The NCCN Guidelines for Central Nervous System (CNS) Cancers focus on management of the following adult CNS cancers: glioma (WHO grade 1, WHO grade 2–3 oligodendroglioma [1p19q codeleted, IDH-mutant], WHO grade 2–4 IDH-mutant astrocytoma, WHO grade 4 glioblastoma), intracranial and spinal ependymomas, medulloblastoma, limited and extensive brain metastases, leptomeningeal metastases, non–AIDS-related primary CNS lymphomas, metastatic spine tumors, meningiomas, and primary spinal cord tumors. The information contained in the algorithms and principles of management sections in the NCCN Guidelines for CNS Cancers are designed to help clinicians navigate through the complex management of patients with CNS tumors. Several important principles guide surgical management and treatment with radiotherapy and systemic therapy for adults with brain tumors. The NCCN CNS Cancers Panel meets at least annually to review comments from reviewers within their institutions, examine relevant new data from publications and abstracts, and reevaluate and update their recommendations.
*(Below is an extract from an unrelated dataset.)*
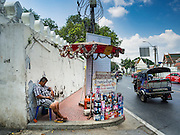 07 APRIL 2016 - BANGKOK, THAILAND: A fireworks vendor has his stand set up in front of the eviction notice near the entrance to Mahakan Fort. The community is known for fireworks, fighting cocks and bird cages. Mahakan Fort was built in 1783 during the reign of Siamese King Rama I. It was one of 14 fortresses designed to protect Bangkok from foreign invaders, and only of two remaining, the others have been torn down. A community developed in the fort when people started building houses and moving into it during the reign of King Rama V (1868-1910). The land was expropriated by Bangkok city government in 1992, but the people living in the fort refused to move. In 2004 courts ruled against the residents and said the city could take the land. The final eviction notices were posted last week and the residents given until April 30 to move out. After that their homes, some of which are nearly 200 years old, will be destroyed.       PHOTO BY JACK KURTZ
These NCCN Guidelines Insights summarize the panel’s most recent recommendations regarding molecular profiling of gliomas.

NCCN Continuing Education

Target Audience: This activity is designed to meet the educational needs of oncologists, nurses, pharmacists, and other healthcare professionals who manage patients with cancer.

Accreditation Statements

In support of improving patient care, National Comprehensive Cancer Network (NCCN) is jointly accredited by the Accreditation Council for Continuing Medical Education (ACCME), the Accreditation Council for Pharmacy Education (ACPE), and the American Nurses Credentialing Center (ANCC), to provide continuing education for the healthcare team.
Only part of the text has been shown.